Is there an UpsertIf function for MySQL just like there is one for PostgreSQL and Salesforce? It would really make upserting data easier if this existed
@maathe Sorry we don’t support that. We’re considering adding fnIf to common. What sort of conditions are you writing ?
Ideally you can check if you need to run a certain step from an edge condition
Eg: If you have data state.data.name
then run your operation
upsert("table", { name: "maathe" })
I am working with a CommCare to MySQL integration and the only function available for the MYSQL connector is upsertMany unlike PostgreSQL and Salesforce that have upsertIf. I am working with multiple commcare forms whose data is going to corresponding tables in a MySQL database. upsertIf would make this seamless and eliminate the need to write multiple if conditions in each each function.
Hi @maathe
We hear you and we’d love to help.
What sort of conditions are you writing for your upserts? Would you mind sharing a code block?
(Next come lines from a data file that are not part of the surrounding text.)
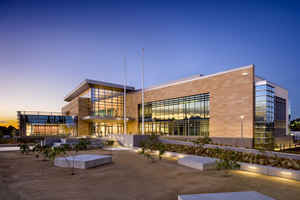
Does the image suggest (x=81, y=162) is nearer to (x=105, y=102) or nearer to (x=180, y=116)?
(x=180, y=116)

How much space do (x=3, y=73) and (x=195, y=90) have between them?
37919 millimetres

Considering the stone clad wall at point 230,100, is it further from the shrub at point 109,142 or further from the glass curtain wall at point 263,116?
the shrub at point 109,142

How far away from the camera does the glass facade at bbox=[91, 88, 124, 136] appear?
141 ft

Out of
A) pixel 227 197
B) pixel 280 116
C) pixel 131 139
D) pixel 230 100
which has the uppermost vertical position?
pixel 230 100

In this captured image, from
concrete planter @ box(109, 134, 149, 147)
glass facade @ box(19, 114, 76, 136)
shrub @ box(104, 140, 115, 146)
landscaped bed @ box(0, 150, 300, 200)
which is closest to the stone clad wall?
concrete planter @ box(109, 134, 149, 147)

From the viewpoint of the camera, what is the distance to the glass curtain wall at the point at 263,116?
23250 millimetres

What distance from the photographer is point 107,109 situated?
43281 mm

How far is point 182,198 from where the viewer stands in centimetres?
538

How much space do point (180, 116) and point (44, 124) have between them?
27.7 m

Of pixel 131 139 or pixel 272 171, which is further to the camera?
pixel 131 139

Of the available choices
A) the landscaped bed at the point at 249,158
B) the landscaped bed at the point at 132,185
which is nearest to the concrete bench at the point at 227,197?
the landscaped bed at the point at 132,185

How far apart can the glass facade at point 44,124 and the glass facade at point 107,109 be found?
553 cm

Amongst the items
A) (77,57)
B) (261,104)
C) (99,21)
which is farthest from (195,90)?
(77,57)

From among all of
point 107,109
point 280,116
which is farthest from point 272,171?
point 107,109
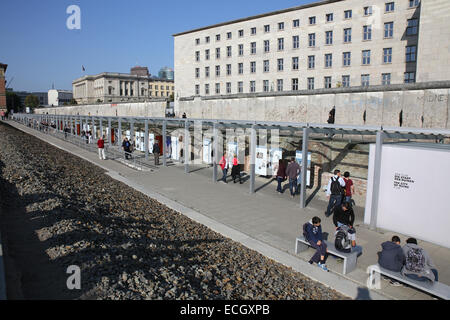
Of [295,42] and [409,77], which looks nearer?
[409,77]

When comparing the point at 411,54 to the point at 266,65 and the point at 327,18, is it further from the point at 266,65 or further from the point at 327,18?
the point at 266,65

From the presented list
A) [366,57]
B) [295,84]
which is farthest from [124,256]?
[295,84]

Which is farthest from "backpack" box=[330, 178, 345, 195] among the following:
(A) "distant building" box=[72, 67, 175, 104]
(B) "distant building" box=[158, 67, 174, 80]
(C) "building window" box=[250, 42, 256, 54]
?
(B) "distant building" box=[158, 67, 174, 80]

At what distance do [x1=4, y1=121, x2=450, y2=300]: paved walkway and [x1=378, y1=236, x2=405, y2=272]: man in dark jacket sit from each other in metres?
0.41

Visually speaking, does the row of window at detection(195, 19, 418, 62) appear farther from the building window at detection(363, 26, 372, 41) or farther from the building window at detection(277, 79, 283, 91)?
the building window at detection(277, 79, 283, 91)

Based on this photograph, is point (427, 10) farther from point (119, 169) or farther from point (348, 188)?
point (119, 169)

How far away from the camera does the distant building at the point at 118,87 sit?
96.4 meters

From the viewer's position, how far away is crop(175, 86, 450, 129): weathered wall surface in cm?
1316

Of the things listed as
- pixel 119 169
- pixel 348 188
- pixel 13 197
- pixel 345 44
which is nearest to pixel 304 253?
pixel 348 188

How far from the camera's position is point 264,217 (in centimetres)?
969

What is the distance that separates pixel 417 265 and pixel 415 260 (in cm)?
8

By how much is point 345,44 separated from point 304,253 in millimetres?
40060

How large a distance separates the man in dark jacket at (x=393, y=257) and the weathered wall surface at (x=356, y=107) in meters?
9.39
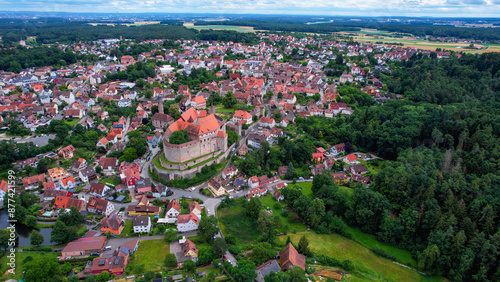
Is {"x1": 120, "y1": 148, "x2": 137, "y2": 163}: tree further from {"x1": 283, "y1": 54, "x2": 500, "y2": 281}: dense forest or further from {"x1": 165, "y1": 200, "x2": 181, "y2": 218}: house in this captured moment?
{"x1": 283, "y1": 54, "x2": 500, "y2": 281}: dense forest

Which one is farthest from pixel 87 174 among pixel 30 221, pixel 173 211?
pixel 173 211

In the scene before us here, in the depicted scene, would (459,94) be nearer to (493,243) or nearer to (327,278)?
(493,243)

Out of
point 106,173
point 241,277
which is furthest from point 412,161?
point 106,173

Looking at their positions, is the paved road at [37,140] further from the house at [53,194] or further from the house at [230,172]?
the house at [230,172]

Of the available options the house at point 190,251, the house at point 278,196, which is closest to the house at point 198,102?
the house at point 278,196

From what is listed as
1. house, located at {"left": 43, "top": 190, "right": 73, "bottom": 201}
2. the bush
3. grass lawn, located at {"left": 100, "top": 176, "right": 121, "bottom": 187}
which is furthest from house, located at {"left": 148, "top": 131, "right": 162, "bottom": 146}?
the bush

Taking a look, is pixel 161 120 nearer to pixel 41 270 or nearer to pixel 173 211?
pixel 173 211
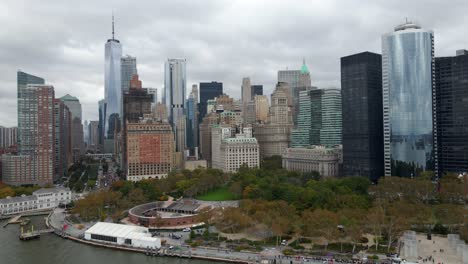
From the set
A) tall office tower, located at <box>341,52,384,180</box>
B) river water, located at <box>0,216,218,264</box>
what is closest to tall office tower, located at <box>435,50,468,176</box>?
tall office tower, located at <box>341,52,384,180</box>

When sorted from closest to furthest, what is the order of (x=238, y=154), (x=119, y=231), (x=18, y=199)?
(x=119, y=231) < (x=18, y=199) < (x=238, y=154)

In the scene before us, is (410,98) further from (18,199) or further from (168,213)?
(18,199)

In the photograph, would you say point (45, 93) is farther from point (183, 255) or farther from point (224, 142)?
point (183, 255)

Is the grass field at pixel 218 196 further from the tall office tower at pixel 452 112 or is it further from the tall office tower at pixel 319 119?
the tall office tower at pixel 319 119

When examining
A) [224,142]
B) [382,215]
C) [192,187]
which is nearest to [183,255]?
[382,215]

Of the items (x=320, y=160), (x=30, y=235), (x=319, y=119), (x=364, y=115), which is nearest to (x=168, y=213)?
(x=30, y=235)

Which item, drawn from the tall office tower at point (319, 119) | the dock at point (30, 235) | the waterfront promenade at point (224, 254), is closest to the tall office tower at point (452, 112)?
the tall office tower at point (319, 119)

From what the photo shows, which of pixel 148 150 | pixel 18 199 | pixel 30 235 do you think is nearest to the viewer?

The conditions I am writing filter out the name of the survey as in the code below. The job I created works well and data is transferred from commcare to the db successfully.
each(
fn((substate) => {
var createdObjects = [];
if(substate.data.form.survey_type == "Partner Registration"){
const enumerator = substate.data.form.enumerator;
var data_collection_date ="";
if(substate.data.form.data_collection_date ==""){
data_collection_date = '2024-01-01';
}
Thanks @maathe!
Don’t worry, I’m sure your code works great I’m just trying to understand your usage so I can suggest (or build) a solution for you.
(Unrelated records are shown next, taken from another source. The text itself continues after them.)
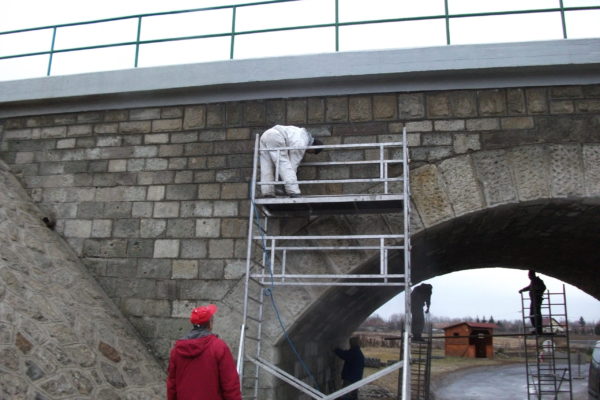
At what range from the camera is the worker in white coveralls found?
486cm

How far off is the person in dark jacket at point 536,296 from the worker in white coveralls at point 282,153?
5.76 meters

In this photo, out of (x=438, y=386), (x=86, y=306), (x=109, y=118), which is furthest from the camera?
(x=438, y=386)

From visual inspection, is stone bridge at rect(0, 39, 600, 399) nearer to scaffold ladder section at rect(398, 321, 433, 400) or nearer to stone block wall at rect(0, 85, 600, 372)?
stone block wall at rect(0, 85, 600, 372)

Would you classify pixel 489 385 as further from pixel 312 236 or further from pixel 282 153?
pixel 282 153

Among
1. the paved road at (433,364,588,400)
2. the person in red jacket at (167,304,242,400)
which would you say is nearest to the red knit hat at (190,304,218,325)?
the person in red jacket at (167,304,242,400)

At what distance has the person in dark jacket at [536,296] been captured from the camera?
9.20 metres

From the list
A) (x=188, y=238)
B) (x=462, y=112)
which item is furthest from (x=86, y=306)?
(x=462, y=112)

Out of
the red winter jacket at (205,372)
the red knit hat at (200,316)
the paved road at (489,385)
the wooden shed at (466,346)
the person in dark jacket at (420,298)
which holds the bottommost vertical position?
the paved road at (489,385)

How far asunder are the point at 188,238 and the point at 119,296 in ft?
3.00

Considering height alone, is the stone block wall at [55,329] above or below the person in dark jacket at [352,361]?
above

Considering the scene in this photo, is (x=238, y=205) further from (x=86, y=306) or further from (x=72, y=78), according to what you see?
(x=72, y=78)

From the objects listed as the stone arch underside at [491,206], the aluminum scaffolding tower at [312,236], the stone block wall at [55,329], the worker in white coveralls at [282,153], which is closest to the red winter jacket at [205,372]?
the aluminum scaffolding tower at [312,236]

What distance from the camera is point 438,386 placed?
15078 mm

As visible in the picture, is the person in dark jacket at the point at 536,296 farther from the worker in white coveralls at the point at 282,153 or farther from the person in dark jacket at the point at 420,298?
the worker in white coveralls at the point at 282,153
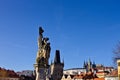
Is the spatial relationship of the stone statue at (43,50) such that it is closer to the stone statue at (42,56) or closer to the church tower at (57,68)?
the stone statue at (42,56)

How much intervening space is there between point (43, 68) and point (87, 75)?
105148 millimetres

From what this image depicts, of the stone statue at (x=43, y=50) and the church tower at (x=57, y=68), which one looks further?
the church tower at (x=57, y=68)

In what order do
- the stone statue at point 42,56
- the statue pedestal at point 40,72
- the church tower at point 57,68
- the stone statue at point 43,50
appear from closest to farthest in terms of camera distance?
the statue pedestal at point 40,72 → the stone statue at point 42,56 → the stone statue at point 43,50 → the church tower at point 57,68

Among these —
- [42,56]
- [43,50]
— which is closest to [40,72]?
[42,56]

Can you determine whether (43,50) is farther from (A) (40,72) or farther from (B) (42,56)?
(A) (40,72)

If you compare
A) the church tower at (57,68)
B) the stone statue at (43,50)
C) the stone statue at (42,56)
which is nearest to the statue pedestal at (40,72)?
the stone statue at (42,56)

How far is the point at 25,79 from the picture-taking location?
15475 cm

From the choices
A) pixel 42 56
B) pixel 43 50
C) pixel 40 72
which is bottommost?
pixel 40 72

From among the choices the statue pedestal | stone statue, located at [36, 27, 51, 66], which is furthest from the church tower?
the statue pedestal

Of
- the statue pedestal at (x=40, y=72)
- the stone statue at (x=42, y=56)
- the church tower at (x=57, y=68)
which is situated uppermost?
the church tower at (x=57, y=68)

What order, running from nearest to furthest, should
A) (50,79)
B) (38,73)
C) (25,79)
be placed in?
1. (38,73)
2. (25,79)
3. (50,79)

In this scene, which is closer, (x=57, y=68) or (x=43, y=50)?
(x=43, y=50)

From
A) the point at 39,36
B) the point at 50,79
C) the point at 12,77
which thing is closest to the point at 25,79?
the point at 50,79

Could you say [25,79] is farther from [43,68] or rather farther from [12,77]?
[43,68]
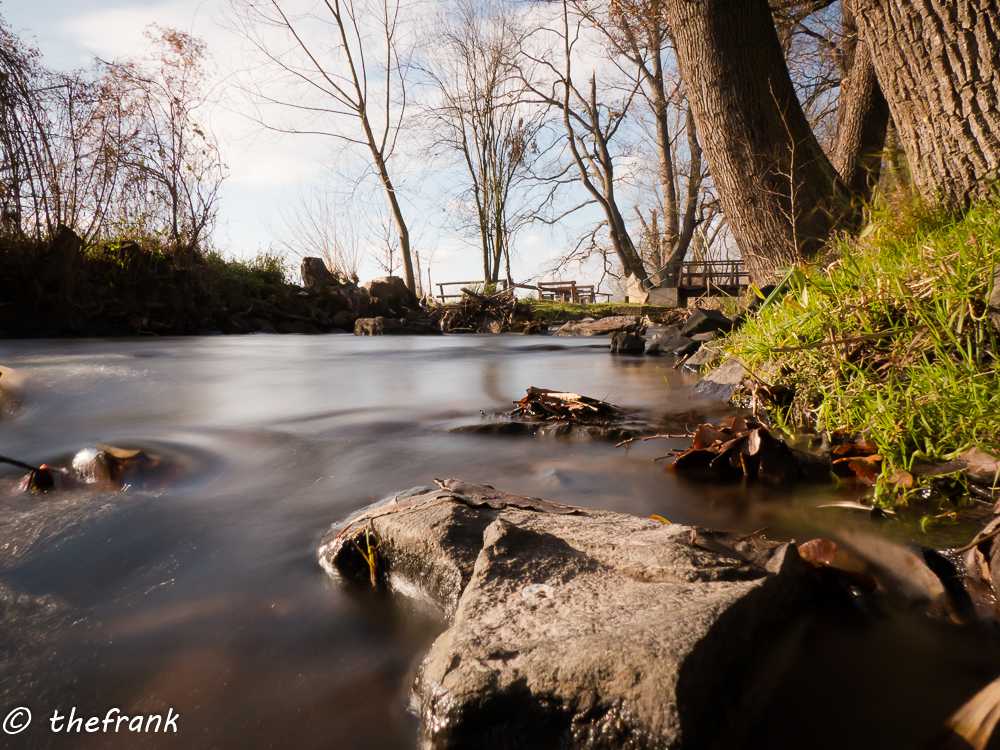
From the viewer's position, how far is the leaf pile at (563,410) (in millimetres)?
2957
My problem is that upsertIf
isn’t scalable. We can’t add -If
to every operation, eg createIf/queryIf/getIf/postIf
. In fact, I want to REMOVE upsertIf
!
I can’t see the actual upsert in your code - but how would upsertIf
help you? You’d still need to sort your data, write the condition, prepare the data, and then call out to upsert.
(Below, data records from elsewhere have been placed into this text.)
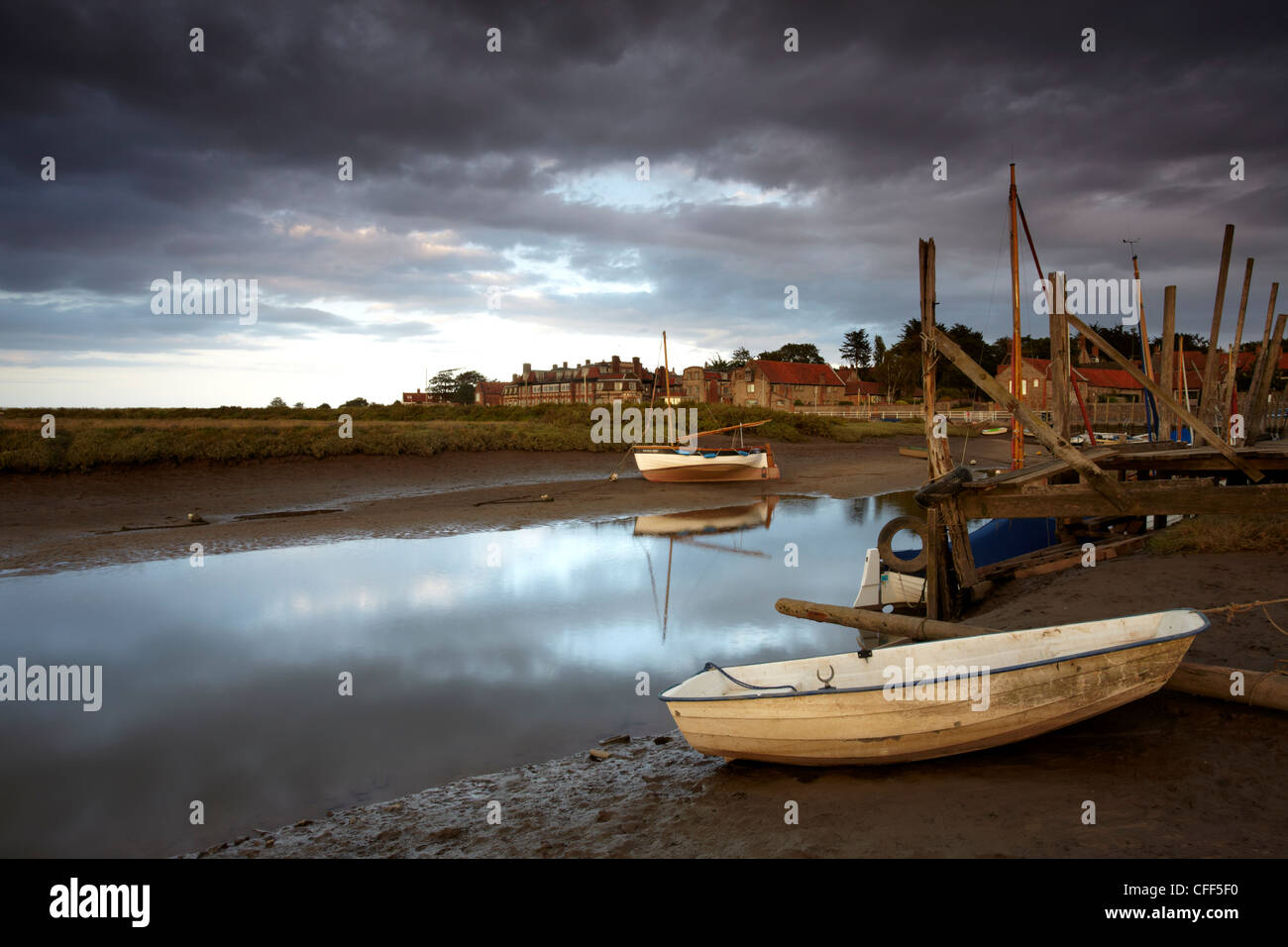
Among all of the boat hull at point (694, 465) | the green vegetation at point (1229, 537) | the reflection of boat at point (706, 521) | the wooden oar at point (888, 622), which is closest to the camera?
the wooden oar at point (888, 622)

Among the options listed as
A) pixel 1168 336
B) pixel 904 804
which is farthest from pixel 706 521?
pixel 904 804

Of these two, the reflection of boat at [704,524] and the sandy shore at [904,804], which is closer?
the sandy shore at [904,804]

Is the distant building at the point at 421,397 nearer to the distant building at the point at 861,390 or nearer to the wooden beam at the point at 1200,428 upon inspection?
the distant building at the point at 861,390

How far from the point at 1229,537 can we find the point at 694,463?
25171 millimetres

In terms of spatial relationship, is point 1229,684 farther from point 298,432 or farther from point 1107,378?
point 1107,378

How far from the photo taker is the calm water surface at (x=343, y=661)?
7.69m

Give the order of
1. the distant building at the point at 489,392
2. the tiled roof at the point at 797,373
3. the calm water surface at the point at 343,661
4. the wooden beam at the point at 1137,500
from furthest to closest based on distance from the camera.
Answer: the distant building at the point at 489,392
the tiled roof at the point at 797,373
the wooden beam at the point at 1137,500
the calm water surface at the point at 343,661

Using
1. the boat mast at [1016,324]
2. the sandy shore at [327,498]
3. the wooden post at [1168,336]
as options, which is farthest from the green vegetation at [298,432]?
the wooden post at [1168,336]

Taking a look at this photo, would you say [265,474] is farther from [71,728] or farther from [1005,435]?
[1005,435]

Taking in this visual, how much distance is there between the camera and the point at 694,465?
36.1 metres

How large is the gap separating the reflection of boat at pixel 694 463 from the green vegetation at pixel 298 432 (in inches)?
343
I think you’re doing something like this now:
each(
fn((substate) => {
if(substate.data.form.survey_type == "Partner Registration"){
const data = []
// prepare partner registration survey
upsert(data)(state)
}
})
And I expect you have a different if
block for each survey type.
How would you expect that to look if you had upsertIf
?
Apologies for not sharing the entire code block. It looks like so;
each(
fn((substate) => {
var createdObjects = [];
if(substate.data.form.survey_type == "Partner Registration"){
const enumerator = substate.data.form.enumerator;
var data_collection_date ="";
if(substate.data.form.data_collection_date ==""){
data_collection_date = '2024-01-01';
}
else{
data_collection_date = substate.data.form.data_collection_date;
}
const partnership_start_date = state.data.form.partnership_start_date;
const partner_name = state.data.form.partner_name;
const establishment_date = state.data.form.establishment_date;
const registration_number = state.data.form.registration_number;
var sector_portfolio_raw = state.data.form.sector_portfolio;
sector_portfolio_raw = sector_portfolio_raw.replace(" ", ", ");
const other_portfolio = state.data.form.specify_sector_portfolio;
const sector_portfolio = sector_portfolio_raw.replace("other", other_portfolio);
var business_type_raw = state.data.form.business_type;
business_type_raw = business_type_raw.replace(" ", ", ");
const other_business = state.data.form.specify_business_type;
const business_type = business_type_raw.replace("other", other_business);
const legal_rep = state.data.form.legal_rep;
const legal_rep_sex = state.data.form.legal_rep_sex;
const partner_district = state.data.form.partner_district;
const partner_sector = state.data.form.partner_sector;
const gps_location = state.data.form.gps_location;
const email = state.data.form.email;
const contact = state.data.form.contact;
const provinces_of_operation = state.data.form.provinces_of_operation;
const districts_of_operation = state.data.form.districts_of_operation;
const partner_id = state.data.form.partner_id;
var createdObject = {
enumerator : enumerator,
data_collection_date: data_collection_date,
partnership_start_date: partnership_start_date,
partner_name: partner_name,
establishment_date: establishment_date,
registration_number: registration_number,
sector_portfolio: sector_portfolio,
business_type: business_type,
legal_rep: legal_rep,
legal_rep_sex: legal_rep_sex,
partner_district: partner_district,
partner_sector: partner_sector,
gps_location: gps_location,
email: email,
contact: contact,
provinces_of_operation: provinces_of_operation,
districts_of_operation: districts_of_operation,
partner_id: partner_id
};
createdObjects.push(createdObject);
}
console.log(createdObjects);
return createdObjects;
}),
upsertMany(
‘1_partner_register’, // the DB table
[
{enumerator: dataValue(“enumerator”),
data_collection_date: dataValue(“data_collection_date”),
partnership_start_date: dataValue(“partnership_start_date”),
partner_name: dataValue(“partner_name”),
establishment_date: dataValue(“establishment_date”),
registration_number: dataValue(“registration_number”),
sector_portfolio: dataValue(“sector_portfolio”),
business_type: dataValue(“business_type”),
legal_rep: dataValue(“legal_rep”),
legal_rep_sex: dataValue(“legal_rep_sex”),
partner_district: dataValue(“partner_district”),
partner_sector: dataValue(“partner_sector”),
gps_location: dataValue(“gps_location”),
email: dataValue(“email”),
contact: dataValue(“contact”),
provinces_of_operation: dataValue(“provinces_of_operation”),
districts_of_operation: dataValue(“districts_of_operation”),
partner_id: dataValue(“partner_id”)
}
]
)
);
My goal is to create an each function for every table in my database using one job since I have multiple forms within one application.
Hi @maathe,
Thank you for the extra code! I have an idea about a pattern that might be a bit nicer for you.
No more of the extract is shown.